Posteriormente, el Municipio de Guayaquil defendió la legalidad del proyecto y aseguró que cumplía con la normativa vigente. En febrero de 2026 un tribunal negó una acción de protección que buscaba frenar la construcción, lo que permitió continuar con la ejecución de la obra.
Este fallo judicial despejó uno de los principales obstáculos legales que enfrentaba el proyecto.
Un proyecto vial con impacto urbano
La solución vial contempla la construcción de dos pasos elevados que se desarrollarán de manera sucesiva. El primero se prevé entregar en 2026 y el segundo en 2027 como parte de un plan integral de movilidad para el oeste de la ciudad.
Además del viaducto, el proyecto incluye mejoras en la infraestructura vial del sector, sistemas de iluminación eficiente y cruces seguros para peatones.

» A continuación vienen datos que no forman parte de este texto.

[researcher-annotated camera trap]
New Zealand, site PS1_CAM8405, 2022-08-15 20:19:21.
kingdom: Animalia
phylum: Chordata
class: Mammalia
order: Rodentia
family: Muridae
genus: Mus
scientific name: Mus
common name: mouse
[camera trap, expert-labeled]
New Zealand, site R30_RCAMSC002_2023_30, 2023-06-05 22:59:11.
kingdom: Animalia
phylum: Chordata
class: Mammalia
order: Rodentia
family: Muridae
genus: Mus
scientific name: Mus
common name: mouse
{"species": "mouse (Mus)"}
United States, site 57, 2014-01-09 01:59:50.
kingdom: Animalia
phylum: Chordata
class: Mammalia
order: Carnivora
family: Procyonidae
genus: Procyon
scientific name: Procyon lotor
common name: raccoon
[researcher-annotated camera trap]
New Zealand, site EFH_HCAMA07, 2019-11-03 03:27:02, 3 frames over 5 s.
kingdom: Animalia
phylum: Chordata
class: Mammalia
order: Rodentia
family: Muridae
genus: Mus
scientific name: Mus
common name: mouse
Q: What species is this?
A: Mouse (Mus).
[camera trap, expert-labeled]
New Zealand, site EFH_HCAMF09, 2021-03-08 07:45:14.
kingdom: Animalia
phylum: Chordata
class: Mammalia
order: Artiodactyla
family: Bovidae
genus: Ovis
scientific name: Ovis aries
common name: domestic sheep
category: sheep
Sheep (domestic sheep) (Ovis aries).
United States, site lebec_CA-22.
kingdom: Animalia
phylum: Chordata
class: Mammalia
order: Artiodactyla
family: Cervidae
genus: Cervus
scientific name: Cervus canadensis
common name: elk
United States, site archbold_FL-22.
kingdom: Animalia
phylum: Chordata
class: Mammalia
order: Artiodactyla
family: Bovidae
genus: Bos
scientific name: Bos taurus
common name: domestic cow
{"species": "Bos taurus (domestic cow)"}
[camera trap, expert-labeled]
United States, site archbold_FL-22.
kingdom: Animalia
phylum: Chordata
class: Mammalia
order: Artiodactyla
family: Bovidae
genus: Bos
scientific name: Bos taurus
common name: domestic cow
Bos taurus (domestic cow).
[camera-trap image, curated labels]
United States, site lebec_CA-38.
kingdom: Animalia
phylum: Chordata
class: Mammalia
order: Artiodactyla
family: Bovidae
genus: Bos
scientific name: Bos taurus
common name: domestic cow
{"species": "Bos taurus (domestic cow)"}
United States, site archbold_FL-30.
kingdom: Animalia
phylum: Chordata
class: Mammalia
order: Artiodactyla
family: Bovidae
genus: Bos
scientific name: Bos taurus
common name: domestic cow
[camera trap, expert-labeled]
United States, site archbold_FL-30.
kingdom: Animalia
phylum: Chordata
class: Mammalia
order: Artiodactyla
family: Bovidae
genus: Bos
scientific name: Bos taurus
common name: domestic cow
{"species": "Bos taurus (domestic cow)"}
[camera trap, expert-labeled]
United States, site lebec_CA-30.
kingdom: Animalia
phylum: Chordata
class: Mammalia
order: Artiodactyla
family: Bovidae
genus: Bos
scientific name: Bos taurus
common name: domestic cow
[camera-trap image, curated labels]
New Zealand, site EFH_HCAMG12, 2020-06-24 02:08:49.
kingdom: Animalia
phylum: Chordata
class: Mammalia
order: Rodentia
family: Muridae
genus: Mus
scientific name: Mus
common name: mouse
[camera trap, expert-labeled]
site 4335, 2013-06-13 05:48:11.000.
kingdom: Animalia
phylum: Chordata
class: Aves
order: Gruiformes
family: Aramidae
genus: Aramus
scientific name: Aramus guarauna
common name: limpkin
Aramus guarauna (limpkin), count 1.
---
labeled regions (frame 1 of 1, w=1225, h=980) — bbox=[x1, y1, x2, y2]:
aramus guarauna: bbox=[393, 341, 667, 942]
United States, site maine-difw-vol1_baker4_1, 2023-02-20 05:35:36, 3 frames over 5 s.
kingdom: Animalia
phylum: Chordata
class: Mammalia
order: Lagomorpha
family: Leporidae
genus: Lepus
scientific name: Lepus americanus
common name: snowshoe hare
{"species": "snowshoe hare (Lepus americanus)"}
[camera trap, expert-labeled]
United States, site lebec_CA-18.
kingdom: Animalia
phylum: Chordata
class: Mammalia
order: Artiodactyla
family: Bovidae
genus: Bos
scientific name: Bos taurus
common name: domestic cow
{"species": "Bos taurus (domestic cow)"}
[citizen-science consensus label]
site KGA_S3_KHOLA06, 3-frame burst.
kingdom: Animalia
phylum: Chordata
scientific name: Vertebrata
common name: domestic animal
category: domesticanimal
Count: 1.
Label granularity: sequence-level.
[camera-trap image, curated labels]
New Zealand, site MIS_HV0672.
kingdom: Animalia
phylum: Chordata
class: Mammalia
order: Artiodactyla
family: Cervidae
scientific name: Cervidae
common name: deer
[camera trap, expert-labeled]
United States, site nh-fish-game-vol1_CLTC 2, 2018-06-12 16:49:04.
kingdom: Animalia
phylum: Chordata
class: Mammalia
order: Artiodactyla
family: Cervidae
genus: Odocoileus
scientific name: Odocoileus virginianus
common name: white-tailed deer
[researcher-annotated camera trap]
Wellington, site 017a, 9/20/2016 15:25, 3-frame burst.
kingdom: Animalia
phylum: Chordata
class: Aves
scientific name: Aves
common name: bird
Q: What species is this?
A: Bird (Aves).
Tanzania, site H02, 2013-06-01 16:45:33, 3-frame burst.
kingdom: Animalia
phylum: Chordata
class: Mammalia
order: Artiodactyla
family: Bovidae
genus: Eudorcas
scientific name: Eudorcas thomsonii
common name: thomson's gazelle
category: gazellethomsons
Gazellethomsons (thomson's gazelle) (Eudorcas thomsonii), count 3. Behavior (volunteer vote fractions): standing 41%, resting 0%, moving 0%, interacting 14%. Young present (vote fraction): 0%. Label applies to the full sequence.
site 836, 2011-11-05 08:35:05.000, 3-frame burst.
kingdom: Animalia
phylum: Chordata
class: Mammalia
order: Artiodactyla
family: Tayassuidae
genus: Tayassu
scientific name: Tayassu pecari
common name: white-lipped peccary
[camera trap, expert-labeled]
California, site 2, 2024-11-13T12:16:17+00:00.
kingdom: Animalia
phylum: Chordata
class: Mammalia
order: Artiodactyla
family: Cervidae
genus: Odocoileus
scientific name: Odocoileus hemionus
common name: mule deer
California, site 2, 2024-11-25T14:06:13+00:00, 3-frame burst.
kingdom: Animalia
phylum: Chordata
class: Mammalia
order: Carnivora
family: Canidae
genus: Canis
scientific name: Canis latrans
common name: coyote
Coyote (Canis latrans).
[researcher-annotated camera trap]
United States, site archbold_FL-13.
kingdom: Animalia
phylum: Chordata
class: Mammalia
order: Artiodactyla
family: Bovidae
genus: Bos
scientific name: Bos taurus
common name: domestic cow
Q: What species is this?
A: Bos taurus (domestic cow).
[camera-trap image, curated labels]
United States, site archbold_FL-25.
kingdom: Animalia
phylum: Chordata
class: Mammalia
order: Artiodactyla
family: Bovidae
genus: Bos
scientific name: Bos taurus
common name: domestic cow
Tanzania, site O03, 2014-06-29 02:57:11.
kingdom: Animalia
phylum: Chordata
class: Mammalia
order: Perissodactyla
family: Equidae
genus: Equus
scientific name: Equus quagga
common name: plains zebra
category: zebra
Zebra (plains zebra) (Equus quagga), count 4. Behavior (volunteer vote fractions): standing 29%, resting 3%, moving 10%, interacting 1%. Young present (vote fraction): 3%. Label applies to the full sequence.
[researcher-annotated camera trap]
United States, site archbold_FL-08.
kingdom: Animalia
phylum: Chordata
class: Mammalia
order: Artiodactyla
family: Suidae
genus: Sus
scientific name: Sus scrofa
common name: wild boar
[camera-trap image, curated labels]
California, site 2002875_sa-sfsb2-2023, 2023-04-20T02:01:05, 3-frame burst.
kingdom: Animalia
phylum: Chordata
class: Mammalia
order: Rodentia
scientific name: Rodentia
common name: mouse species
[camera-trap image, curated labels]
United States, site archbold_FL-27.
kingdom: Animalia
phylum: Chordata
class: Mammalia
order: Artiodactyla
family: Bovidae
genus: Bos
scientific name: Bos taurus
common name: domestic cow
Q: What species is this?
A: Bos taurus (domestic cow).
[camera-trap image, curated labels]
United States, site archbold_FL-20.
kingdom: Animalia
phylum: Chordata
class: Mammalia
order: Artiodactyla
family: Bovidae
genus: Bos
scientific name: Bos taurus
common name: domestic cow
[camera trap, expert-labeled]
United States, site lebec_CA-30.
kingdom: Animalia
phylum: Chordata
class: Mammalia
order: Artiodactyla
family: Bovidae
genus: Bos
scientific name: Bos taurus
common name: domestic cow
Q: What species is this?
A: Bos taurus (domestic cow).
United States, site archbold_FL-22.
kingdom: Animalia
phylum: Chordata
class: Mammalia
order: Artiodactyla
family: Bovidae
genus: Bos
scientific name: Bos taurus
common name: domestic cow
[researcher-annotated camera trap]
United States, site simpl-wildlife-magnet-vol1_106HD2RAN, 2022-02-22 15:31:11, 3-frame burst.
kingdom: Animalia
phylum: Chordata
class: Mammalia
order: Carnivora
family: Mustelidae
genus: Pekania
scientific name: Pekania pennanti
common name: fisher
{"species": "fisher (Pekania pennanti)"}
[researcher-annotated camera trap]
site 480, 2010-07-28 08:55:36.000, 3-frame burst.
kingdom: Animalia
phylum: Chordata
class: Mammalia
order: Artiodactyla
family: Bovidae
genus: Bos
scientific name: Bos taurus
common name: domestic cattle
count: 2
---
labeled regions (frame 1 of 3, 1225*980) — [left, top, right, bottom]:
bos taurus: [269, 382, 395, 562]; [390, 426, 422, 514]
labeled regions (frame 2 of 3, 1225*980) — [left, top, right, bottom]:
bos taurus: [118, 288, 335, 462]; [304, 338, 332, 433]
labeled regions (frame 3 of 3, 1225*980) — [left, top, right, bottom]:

Las autoridades municipales también estiman que durante la ejecución de la obra se generarán aproximadamente 1.500 empleos directos e indirectos vinculados a la construcción y actividades complementarias.
En paralelo, el Municipio ha realizado procesos de socialización con moradores y comerciantes del sector para informar sobre los avances del proyecto y las fases de trabajo que podrían afectar temporalmente la circulación vehicular.
Qué viene en las próximas fases de la obra
Tras el montaje de las primeras vigas, la construcción continuará con el ensamblaje del resto de la estructura, la colocación del tablero del puente y posteriormente la pavimentación de la superficie de rodamiento.
También se ejecutarán trabajos complementarios como drenaje, señalización, iluminación y adecuación de accesos en los carriles laterales.
Si el cronograma se mantiene sin retrasos, el primer paso elevado podría entrar en operación durante 2026, lo que marcaría un cambio importante en la movilidad del sector de Los Ceibos y la conexión con la vía a la Costa.
Mientras tanto, la fase de montaje de vigas representa un paso determinante para consolidar la estructura del viaducto y acercar el proyecto a su etapa final.